▶ **SET EXERCISE**: Omit the pictures, then write out every entry exactly as it reads.
++++ MATERIAL PROVIDED ++++
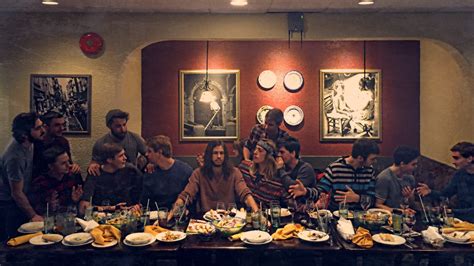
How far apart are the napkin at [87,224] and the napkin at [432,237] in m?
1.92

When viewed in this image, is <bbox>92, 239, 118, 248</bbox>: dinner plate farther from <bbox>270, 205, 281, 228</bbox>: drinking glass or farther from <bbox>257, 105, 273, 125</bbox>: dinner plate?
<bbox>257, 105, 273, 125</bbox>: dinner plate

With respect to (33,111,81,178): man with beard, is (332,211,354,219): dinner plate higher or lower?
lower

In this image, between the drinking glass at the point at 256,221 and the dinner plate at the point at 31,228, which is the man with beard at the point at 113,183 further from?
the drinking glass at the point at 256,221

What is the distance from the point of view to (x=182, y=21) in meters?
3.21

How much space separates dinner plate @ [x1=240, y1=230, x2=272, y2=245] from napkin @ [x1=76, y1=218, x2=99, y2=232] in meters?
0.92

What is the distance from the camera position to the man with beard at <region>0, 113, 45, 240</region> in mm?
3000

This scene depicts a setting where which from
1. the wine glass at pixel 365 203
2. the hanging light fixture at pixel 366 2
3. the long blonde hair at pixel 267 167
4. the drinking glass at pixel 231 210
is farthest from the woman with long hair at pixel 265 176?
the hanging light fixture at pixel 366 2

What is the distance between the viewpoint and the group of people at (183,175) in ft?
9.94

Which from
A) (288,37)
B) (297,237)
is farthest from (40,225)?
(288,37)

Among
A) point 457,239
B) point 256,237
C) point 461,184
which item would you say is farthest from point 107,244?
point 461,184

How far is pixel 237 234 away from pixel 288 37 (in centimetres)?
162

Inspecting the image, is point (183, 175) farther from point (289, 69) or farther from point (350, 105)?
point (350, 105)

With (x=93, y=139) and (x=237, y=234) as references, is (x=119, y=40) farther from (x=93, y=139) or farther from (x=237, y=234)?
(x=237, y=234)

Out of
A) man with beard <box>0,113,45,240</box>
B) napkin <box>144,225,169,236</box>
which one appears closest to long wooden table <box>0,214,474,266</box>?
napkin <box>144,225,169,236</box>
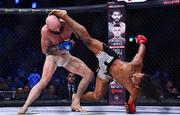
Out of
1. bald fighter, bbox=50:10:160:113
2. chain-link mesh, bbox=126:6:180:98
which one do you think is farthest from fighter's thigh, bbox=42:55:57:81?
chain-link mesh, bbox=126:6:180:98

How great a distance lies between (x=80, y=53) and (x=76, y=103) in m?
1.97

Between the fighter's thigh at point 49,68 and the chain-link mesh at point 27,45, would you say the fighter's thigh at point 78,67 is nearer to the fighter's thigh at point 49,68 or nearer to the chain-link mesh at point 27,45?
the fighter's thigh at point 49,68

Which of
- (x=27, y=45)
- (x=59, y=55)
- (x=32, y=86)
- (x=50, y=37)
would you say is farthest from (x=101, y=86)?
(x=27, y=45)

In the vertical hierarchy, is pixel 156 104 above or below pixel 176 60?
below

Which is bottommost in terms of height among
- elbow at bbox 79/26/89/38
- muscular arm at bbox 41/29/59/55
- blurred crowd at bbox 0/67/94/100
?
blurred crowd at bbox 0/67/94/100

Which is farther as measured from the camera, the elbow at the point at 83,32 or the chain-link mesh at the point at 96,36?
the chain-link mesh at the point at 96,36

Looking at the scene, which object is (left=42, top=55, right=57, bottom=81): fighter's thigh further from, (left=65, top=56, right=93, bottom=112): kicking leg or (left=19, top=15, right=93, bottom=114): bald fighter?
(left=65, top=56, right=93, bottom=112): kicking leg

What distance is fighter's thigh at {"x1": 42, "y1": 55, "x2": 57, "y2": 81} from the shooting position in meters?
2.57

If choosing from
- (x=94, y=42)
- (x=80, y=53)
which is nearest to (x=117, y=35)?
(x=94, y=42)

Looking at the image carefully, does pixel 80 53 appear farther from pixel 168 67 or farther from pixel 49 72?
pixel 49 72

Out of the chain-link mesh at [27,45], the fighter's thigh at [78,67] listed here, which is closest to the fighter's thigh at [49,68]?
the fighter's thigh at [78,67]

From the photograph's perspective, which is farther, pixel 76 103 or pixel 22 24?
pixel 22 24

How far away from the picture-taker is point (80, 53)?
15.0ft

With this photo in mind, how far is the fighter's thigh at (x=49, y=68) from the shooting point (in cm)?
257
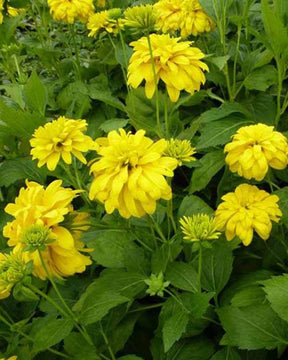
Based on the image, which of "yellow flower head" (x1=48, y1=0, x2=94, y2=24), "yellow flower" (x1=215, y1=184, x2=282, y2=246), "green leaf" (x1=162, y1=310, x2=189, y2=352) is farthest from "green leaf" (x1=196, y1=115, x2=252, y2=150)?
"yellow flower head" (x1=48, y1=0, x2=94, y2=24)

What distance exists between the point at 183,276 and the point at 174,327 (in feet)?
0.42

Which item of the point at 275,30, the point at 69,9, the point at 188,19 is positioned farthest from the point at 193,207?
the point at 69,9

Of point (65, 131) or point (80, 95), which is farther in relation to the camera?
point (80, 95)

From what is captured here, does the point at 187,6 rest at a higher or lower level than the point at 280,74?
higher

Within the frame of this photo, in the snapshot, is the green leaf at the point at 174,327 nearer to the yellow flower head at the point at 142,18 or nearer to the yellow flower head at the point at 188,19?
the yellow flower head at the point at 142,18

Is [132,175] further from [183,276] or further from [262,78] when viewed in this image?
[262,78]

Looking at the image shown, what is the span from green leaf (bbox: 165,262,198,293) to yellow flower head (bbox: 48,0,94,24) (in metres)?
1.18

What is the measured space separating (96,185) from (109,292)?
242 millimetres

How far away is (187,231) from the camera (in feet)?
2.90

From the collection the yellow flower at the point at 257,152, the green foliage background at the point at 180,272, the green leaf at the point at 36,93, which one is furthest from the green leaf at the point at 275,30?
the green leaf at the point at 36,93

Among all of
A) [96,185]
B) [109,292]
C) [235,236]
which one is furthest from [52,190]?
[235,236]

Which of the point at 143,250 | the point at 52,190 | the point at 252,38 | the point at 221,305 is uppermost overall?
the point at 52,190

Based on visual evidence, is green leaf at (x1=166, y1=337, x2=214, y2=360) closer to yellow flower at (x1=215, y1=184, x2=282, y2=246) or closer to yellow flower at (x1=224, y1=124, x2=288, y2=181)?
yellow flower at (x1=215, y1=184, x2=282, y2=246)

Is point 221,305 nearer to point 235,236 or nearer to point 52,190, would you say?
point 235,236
++++
▶ **COMPLETE OUTPUT**:
How far apart are the napkin at [87,224] and the napkin at [432,237] in m?
1.92

When viewed in this image, is <bbox>92, 239, 118, 248</bbox>: dinner plate farther from <bbox>270, 205, 281, 228</bbox>: drinking glass or farther from <bbox>257, 105, 273, 125</bbox>: dinner plate?
<bbox>257, 105, 273, 125</bbox>: dinner plate

With respect to (33,111,81,178): man with beard, is (332,211,354,219): dinner plate higher or lower?
lower

In this image, between the drinking glass at the point at 256,221 and the dinner plate at the point at 31,228, which is the man with beard at the point at 113,183 further from?
the drinking glass at the point at 256,221

What is the distance from the point of view to (x=182, y=21) in meters?
3.21

How much space separates dinner plate @ [x1=240, y1=230, x2=272, y2=245] from napkin @ [x1=76, y1=218, x2=99, y2=232] in meters?
0.92

What is the distance from the camera position to the man with beard at <region>0, 113, 45, 240</region> in mm?
3000

This scene depicts a setting where which from
1. the wine glass at pixel 365 203
2. the hanging light fixture at pixel 366 2
3. the long blonde hair at pixel 267 167
4. the drinking glass at pixel 231 210
is farthest from the woman with long hair at pixel 265 176?
the hanging light fixture at pixel 366 2

What is the distance between the viewpoint and the group of people at (183,175) in ft?
9.94

Which from
A) (288,37)
B) (297,237)
is farthest from (40,225)?
(288,37)

Among
A) point 457,239
B) point 256,237
C) point 461,184
which item would you say is farthest from point 107,244?
point 461,184

How far is pixel 237 234 away from pixel 288 37 (in centimetres)?
162

Inspecting the image, is point (183, 175) farther from point (289, 69) or farther from point (350, 105)?
point (350, 105)

With (x=93, y=139) and (x=237, y=234) as references, is (x=119, y=40) farther from (x=93, y=139) or farther from (x=237, y=234)?
(x=237, y=234)

Out of
A) man with beard <box>0,113,45,240</box>
B) napkin <box>144,225,169,236</box>
which one appears closest to long wooden table <box>0,214,474,266</box>?
napkin <box>144,225,169,236</box>
Out of
1. bald fighter, bbox=50:10:160:113
2. chain-link mesh, bbox=126:6:180:98
which one do you think is farthest from fighter's thigh, bbox=42:55:57:81?
chain-link mesh, bbox=126:6:180:98

How great a distance lies between (x=80, y=53) and (x=76, y=103) in m?
1.97

Between the fighter's thigh at point 49,68 and the chain-link mesh at point 27,45, would you say the fighter's thigh at point 78,67 is nearer to the fighter's thigh at point 49,68 or nearer to the chain-link mesh at point 27,45?
the fighter's thigh at point 49,68

Which of
- (x=27, y=45)
- (x=59, y=55)
- (x=32, y=86)
- (x=50, y=37)
would you say is farthest from (x=101, y=86)?
(x=27, y=45)

In the vertical hierarchy, is pixel 156 104 above or below pixel 176 60?
below

Which is bottommost in terms of height among
- elbow at bbox 79/26/89/38
- muscular arm at bbox 41/29/59/55
- blurred crowd at bbox 0/67/94/100
?
blurred crowd at bbox 0/67/94/100

Which is farther as measured from the camera, the elbow at the point at 83,32 or the chain-link mesh at the point at 96,36?
the chain-link mesh at the point at 96,36

Looking at the scene, which object is (left=42, top=55, right=57, bottom=81): fighter's thigh further from, (left=65, top=56, right=93, bottom=112): kicking leg or (left=19, top=15, right=93, bottom=114): bald fighter?
(left=65, top=56, right=93, bottom=112): kicking leg

What distance is fighter's thigh at {"x1": 42, "y1": 55, "x2": 57, "y2": 81} from the shooting position in meters?
2.57

If choosing from
- (x=94, y=42)
- (x=80, y=53)
which is nearest to (x=117, y=35)?
(x=94, y=42)

Looking at the image carefully, does pixel 80 53 appear farther from pixel 168 67 or farther from pixel 49 72?
pixel 49 72

Out of the chain-link mesh at [27,45], the fighter's thigh at [78,67] listed here, which is closest to the fighter's thigh at [49,68]?
the fighter's thigh at [78,67]

From the photograph's perspective, which is farther, pixel 76 103 or pixel 22 24?
pixel 22 24

How far away from the picture-taker is point (80, 53)?
15.0ft

With this photo in mind, how far is the fighter's thigh at (x=49, y=68) from the shooting point (in cm)?
257
Based on the image, which of "yellow flower head" (x1=48, y1=0, x2=94, y2=24), "yellow flower" (x1=215, y1=184, x2=282, y2=246), "green leaf" (x1=162, y1=310, x2=189, y2=352) is farthest from "green leaf" (x1=196, y1=115, x2=252, y2=150)?
"yellow flower head" (x1=48, y1=0, x2=94, y2=24)

What distance exists between the point at 183,276 and the point at 174,327 (in feet)?
0.42

Which item of the point at 275,30, the point at 69,9, the point at 188,19 is positioned farthest from the point at 193,207?
the point at 69,9

Of point (65, 131) or point (80, 95), which is farther in relation to the camera?
point (80, 95)

From what is captured here, does the point at 187,6 rest at a higher or lower level than the point at 280,74?
higher

Within the frame of this photo, in the snapshot, is the green leaf at the point at 174,327 nearer to the yellow flower head at the point at 142,18 or nearer to the yellow flower head at the point at 188,19?
the yellow flower head at the point at 142,18

Is [132,175] further from [183,276] or further from [262,78] when viewed in this image?
[262,78]

Looking at the image shown, what is the span from green leaf (bbox: 165,262,198,293) to yellow flower head (bbox: 48,0,94,24) (in metres)?
1.18

What is the measured space separating (96,185) from (109,292)?
242 millimetres

How far away is (187,231) from the camera (in feet)?
2.90

From the collection the yellow flower at the point at 257,152, the green foliage background at the point at 180,272, the green leaf at the point at 36,93, which one is furthest from the green leaf at the point at 275,30?
the green leaf at the point at 36,93

Among all of
A) [96,185]
B) [109,292]
C) [235,236]
which one is furthest from [52,190]?
[235,236]

Which of the point at 143,250 | the point at 52,190 | the point at 252,38 | the point at 221,305 is uppermost overall?
the point at 52,190

Based on visual evidence, is green leaf at (x1=166, y1=337, x2=214, y2=360) closer to yellow flower at (x1=215, y1=184, x2=282, y2=246) or closer to yellow flower at (x1=224, y1=124, x2=288, y2=181)?
yellow flower at (x1=215, y1=184, x2=282, y2=246)

Is point 221,305 nearer to point 235,236 or nearer to point 52,190, would you say?
point 235,236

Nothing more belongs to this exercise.